[Opening Supplied material section]
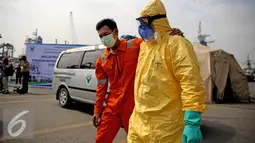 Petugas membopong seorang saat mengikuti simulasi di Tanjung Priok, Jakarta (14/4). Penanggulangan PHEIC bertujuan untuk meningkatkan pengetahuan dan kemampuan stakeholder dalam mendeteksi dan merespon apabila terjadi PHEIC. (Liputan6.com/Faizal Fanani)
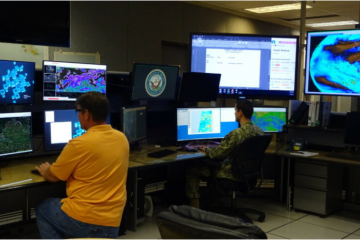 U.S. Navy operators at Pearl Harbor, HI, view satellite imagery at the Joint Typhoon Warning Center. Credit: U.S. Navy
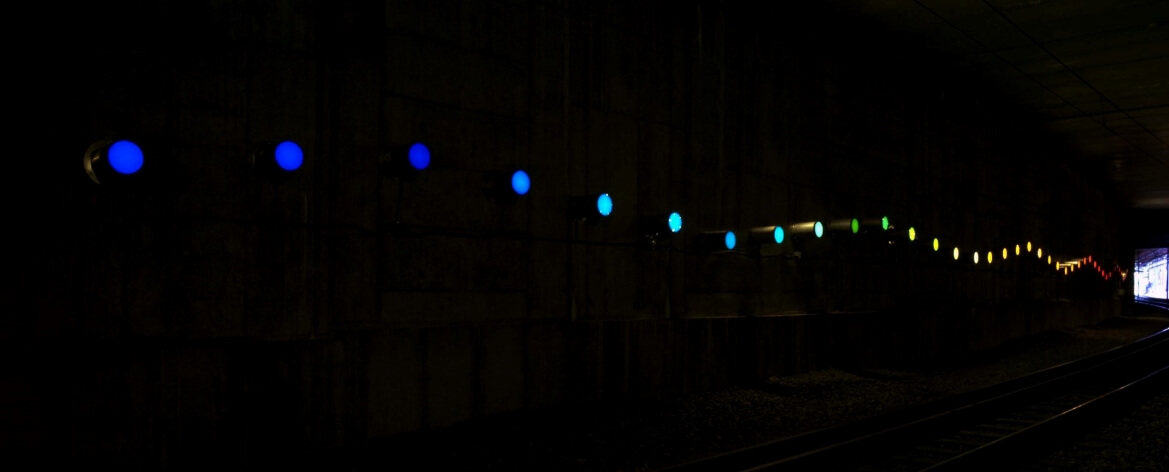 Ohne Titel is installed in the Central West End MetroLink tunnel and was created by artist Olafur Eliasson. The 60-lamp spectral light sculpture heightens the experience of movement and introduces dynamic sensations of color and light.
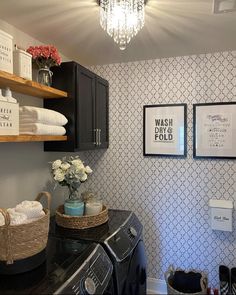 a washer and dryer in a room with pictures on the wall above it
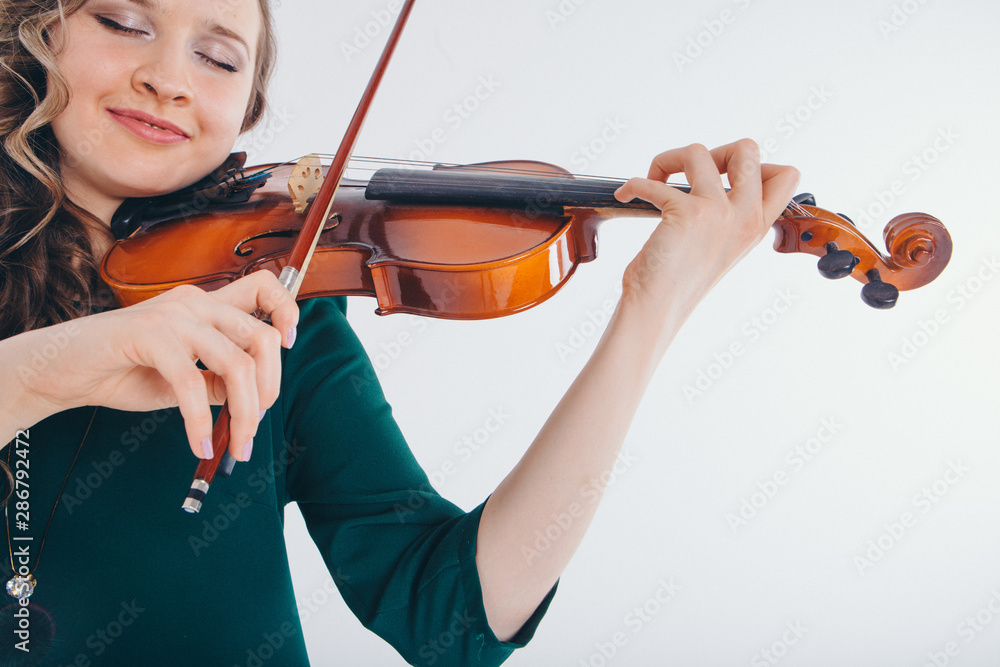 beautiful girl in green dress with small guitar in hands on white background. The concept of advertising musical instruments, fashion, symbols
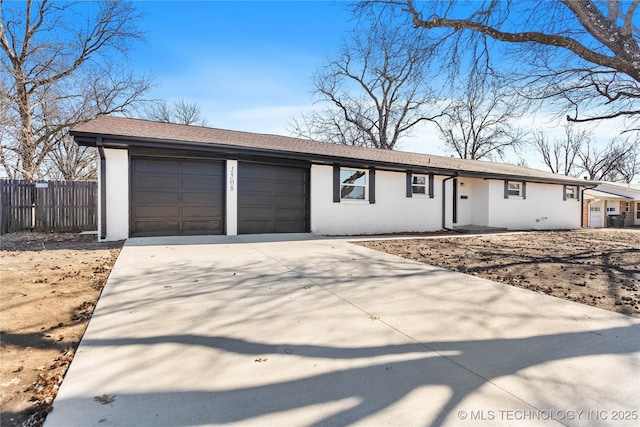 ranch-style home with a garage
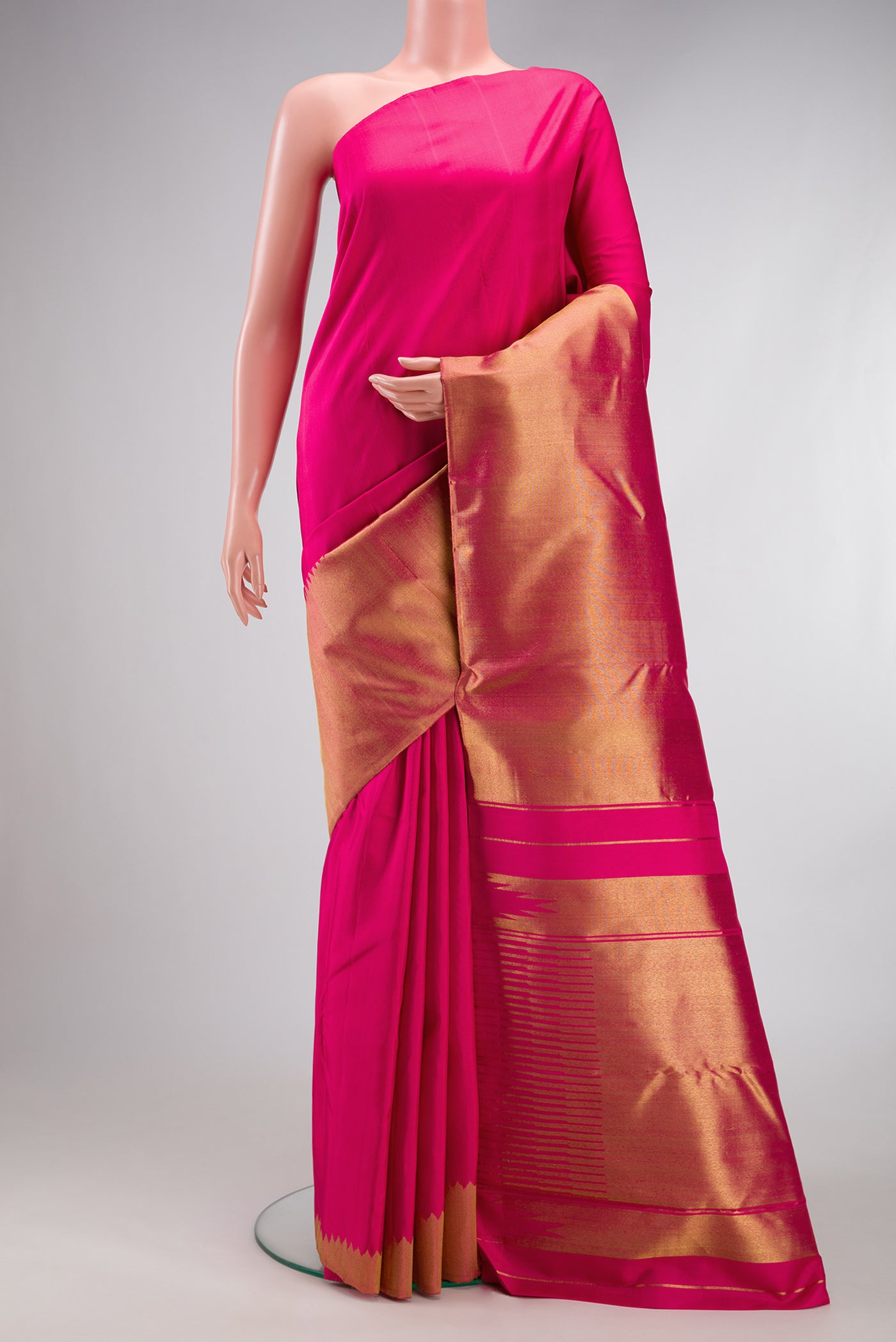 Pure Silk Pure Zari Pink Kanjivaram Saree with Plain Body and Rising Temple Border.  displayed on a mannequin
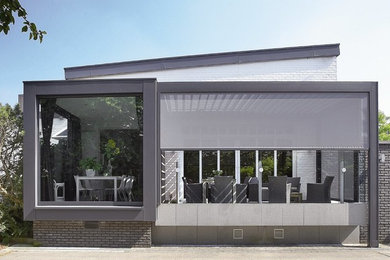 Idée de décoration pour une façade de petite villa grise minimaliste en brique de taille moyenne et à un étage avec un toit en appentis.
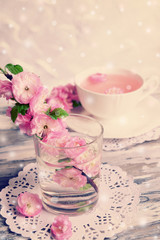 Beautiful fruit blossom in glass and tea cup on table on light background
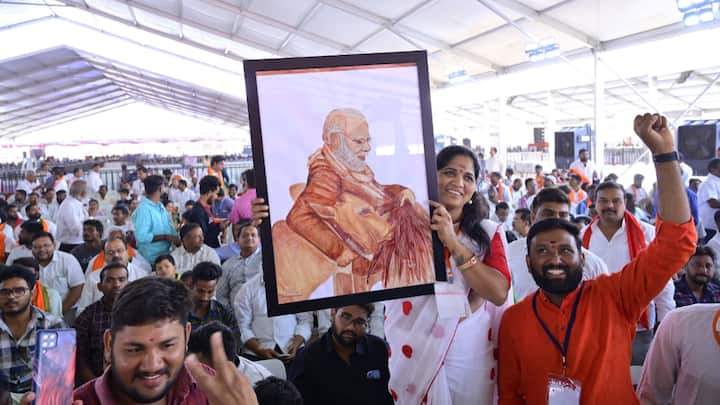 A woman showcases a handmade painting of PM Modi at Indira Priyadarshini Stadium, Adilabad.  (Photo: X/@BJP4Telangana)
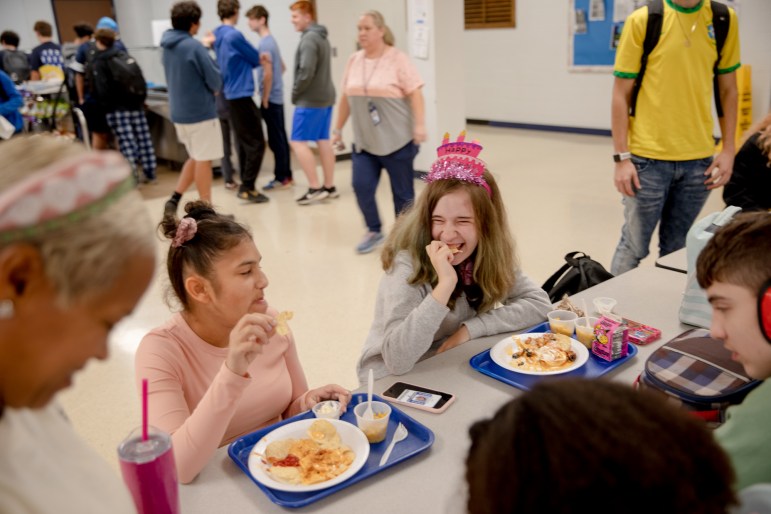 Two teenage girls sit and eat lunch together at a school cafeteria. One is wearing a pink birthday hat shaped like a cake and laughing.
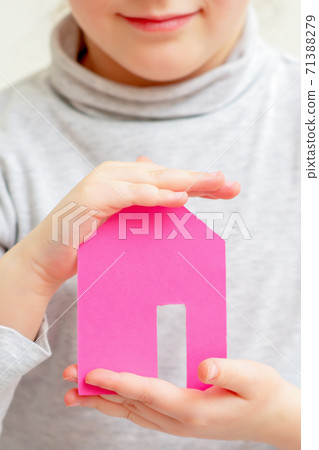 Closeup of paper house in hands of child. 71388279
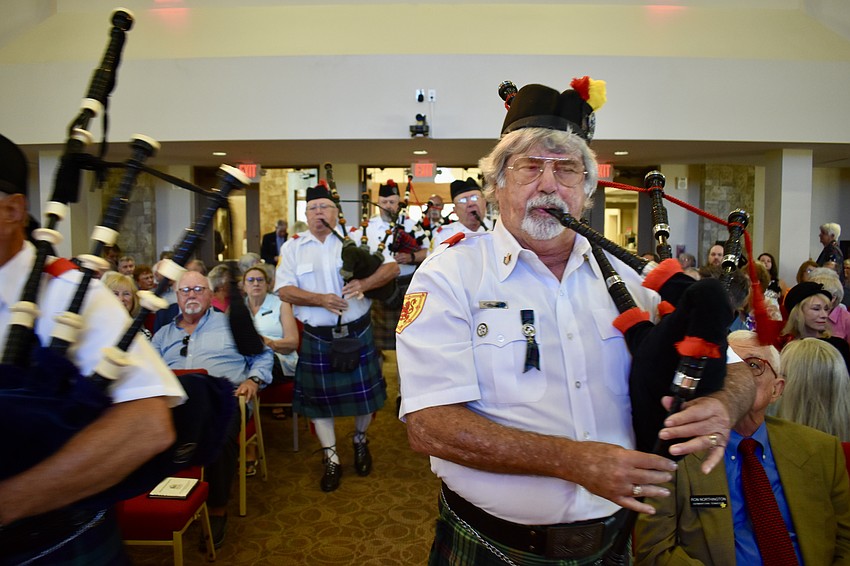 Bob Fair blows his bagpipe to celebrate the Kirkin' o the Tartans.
[Closing Supplied material section]
What to produce: Reproduce the text of every item above verbatim, leaving out the pictures.

Solved exercise:
 Petugas membopong seorang saat mengikuti simulasi di Tanjung Priok, Jakarta (14/4). Penanggulangan PHEIC bertujuan untuk meningkatkan pengetahuan dan kemampuan stakeholder dalam mendeteksi dan merespon apabila terjadi PHEIC. (Liputan6.com/Faizal Fanani)
 U.S. Navy operators at Pearl Harbor, HI, view satellite imagery at the Joint Typhoon Warning Center. Credit: U.S. Navy
 Ohne Titel is installed in the Central West End MetroLink tunnel and was created by artist Olafur Eliasson. The 60-lamp spectral light sculpture heightens the experience of movement and introduces dynamic sensations of color and light.
 a washer and dryer in a room with pictures on the wall above it
 beautiful girl in green dress with small guitar in hands on white background. The concept of advertising musical instruments, fashion, symbols
 ranch-style home with a garage
 Pure Silk Pure Zari Pink Kanjivaram Saree with Plain Body and Rising Temple Border.  displayed on a mannequin
 Idée de décoration pour une façade de petite villa grise minimaliste en brique de taille moyenne et à un étage avec un toit en appentis.
 Beautiful fruit blossom in glass and tea cup on table on light background
 A woman showcases a handmade painting of PM Modi at Indira Priyadarshini Stadium, Adilabad.  (Photo: X/@BJP4Telangana)
 Two teenage girls sit and eat lunch together at a school cafeteria. One is wearing a pink birthday hat shaped like a cake and laughing.
 Closeup of paper house in hands of child. 71388279
 Bob Fair blows his bagpipe to celebrate the Kirkin' o the Tartans.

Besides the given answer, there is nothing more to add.